You are here

Proposal to Add Taxonomy for Water Tech and Water Source fields

Submitter:

  • Global Water Challenge

Proposal Supporters that have Shared Data:

  • Haiti Outreach – Brian Jensen
  • Global Environment & Technology Foundation – Brian Banks

Reason for Proposed Change:

  • The fields are currently open text, so a taxonomy would improve data quality. Initially, this taxonomy would be recommended. After a few years of its use and uptake, it could be required to further enhance the standard.

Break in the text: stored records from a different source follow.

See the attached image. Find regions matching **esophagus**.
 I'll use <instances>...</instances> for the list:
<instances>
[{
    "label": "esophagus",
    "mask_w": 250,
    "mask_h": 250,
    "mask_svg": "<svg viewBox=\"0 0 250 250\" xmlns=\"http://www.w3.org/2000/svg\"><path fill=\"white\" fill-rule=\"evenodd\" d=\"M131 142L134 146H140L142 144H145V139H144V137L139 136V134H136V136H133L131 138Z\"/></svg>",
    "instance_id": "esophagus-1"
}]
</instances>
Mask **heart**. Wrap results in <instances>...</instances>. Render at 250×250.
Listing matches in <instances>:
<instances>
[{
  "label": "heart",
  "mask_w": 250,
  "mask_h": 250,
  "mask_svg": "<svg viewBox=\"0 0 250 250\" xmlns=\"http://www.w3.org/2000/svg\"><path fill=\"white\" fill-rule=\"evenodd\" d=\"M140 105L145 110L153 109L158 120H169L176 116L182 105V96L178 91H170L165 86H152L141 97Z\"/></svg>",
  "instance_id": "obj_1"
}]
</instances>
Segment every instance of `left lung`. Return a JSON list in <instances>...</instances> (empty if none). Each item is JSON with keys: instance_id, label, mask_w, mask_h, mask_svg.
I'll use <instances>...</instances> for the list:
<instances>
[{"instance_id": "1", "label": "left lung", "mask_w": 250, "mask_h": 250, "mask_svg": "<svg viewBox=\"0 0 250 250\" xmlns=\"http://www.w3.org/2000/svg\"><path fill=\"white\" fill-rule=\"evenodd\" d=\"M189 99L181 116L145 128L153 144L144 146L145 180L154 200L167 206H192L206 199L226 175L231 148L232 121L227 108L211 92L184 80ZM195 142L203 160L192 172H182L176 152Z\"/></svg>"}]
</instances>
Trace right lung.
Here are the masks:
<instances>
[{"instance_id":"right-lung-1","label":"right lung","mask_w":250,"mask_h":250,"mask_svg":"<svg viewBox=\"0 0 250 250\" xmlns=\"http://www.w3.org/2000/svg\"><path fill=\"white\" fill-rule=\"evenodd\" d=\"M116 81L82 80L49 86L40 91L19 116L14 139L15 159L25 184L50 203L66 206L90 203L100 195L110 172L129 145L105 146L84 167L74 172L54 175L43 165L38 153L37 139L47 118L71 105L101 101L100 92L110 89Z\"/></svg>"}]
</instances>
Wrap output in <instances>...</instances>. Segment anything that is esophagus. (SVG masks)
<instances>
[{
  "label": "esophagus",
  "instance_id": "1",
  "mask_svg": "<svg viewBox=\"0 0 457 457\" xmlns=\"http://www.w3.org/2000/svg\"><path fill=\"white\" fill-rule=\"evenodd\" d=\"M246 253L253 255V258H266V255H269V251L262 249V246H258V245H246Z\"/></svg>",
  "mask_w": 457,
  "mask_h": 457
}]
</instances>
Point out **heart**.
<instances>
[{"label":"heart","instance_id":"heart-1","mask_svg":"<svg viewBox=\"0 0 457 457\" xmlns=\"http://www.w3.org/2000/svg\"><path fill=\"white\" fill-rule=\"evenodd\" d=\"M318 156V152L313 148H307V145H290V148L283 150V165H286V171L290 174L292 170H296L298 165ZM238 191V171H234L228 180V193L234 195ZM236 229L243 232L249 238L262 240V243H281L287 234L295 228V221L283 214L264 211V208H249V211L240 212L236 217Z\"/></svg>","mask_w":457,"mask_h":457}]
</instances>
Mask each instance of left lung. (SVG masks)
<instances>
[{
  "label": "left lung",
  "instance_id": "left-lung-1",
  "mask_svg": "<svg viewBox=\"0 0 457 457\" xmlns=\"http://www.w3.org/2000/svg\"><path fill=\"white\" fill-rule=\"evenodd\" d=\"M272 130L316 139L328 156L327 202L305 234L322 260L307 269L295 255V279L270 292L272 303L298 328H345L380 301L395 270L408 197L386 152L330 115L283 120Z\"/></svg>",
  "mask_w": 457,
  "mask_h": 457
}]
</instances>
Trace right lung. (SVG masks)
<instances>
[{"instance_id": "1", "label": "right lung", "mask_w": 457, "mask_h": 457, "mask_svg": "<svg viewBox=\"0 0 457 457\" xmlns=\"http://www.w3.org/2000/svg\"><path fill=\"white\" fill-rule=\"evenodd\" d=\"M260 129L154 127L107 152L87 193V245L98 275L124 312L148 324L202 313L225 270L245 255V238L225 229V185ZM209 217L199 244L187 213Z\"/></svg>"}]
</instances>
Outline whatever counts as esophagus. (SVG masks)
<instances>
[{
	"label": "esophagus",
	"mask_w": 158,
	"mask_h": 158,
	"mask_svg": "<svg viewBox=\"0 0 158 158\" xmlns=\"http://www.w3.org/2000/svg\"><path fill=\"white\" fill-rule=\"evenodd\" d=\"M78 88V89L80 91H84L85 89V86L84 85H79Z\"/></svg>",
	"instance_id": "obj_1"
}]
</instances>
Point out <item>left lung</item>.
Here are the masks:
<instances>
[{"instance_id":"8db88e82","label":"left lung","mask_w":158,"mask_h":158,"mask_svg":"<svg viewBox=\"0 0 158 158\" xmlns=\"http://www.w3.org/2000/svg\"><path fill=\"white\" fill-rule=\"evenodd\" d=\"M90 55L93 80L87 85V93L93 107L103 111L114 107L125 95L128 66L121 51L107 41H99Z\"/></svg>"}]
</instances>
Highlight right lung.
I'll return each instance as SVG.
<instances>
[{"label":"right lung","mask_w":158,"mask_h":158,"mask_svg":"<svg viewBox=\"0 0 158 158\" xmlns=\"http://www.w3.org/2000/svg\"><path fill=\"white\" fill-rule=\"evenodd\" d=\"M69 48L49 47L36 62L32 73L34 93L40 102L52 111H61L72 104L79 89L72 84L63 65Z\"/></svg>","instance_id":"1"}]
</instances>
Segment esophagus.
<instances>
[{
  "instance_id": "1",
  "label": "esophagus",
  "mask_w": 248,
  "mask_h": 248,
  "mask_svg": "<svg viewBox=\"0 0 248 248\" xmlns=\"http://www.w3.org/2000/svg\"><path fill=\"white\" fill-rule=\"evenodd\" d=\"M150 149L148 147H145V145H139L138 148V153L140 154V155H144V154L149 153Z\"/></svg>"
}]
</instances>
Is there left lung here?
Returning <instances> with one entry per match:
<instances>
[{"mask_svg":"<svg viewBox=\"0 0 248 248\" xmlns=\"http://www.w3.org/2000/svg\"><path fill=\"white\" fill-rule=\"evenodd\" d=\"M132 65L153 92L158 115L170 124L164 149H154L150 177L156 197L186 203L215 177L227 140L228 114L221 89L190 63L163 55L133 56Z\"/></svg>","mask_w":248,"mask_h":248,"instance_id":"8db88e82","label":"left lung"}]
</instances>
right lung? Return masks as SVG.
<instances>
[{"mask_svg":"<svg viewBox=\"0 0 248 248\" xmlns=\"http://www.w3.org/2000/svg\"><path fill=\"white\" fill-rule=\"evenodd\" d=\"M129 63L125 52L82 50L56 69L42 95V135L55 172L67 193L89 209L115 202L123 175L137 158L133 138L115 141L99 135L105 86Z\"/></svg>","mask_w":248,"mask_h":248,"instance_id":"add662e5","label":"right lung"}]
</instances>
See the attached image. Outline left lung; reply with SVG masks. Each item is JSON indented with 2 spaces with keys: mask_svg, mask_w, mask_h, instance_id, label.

Proposed Change and Implementation Guidance:

  • Proposed Taxonomy Development
    • The recommended taxonomy has two categories, a broad category listed first (e.g. handpump or groundwater) followed by the specific technology name or water source (e.g. India Mark II or deep borehole).

#water_tech examples:

  • Powered Pumps – Solar Pump
  • Handpump – India Mark II

#water_source examples:

  • Surface water – Stream
  • Groundwater – Borehole

Evidence that the Data is Being Collected:

  • At least one of these fields is required for submission into WPDx so this data is always collected. In a recent analysis conducted by partners at Berkeley University using a fuzzy matching script, 82% of #water_tech data and 56% of #water_source values in WPDx would be mapped to taxonomies.

Impact on Data Usage:

  • Using a taxonomy for the #water_tech and #water_source fields will improve data quality as it will reduce the number of possible values that will be added for these two attributes. It will help reduce typos by recommending that data in these two fields are only from a well-defined set of values. Additionally, this taxonomy clarifies the distinction that WPDx makes between water technology and source. Currently, some WPDx datasets have a water source (e.g. river) in the water tech field so a taxonomy would reduce incidences of this. With a taxonomy for these fields, data can be analyzed more efficiently. For example, an analysis to compare technology types will be able to draw upon higher quality and accurate data.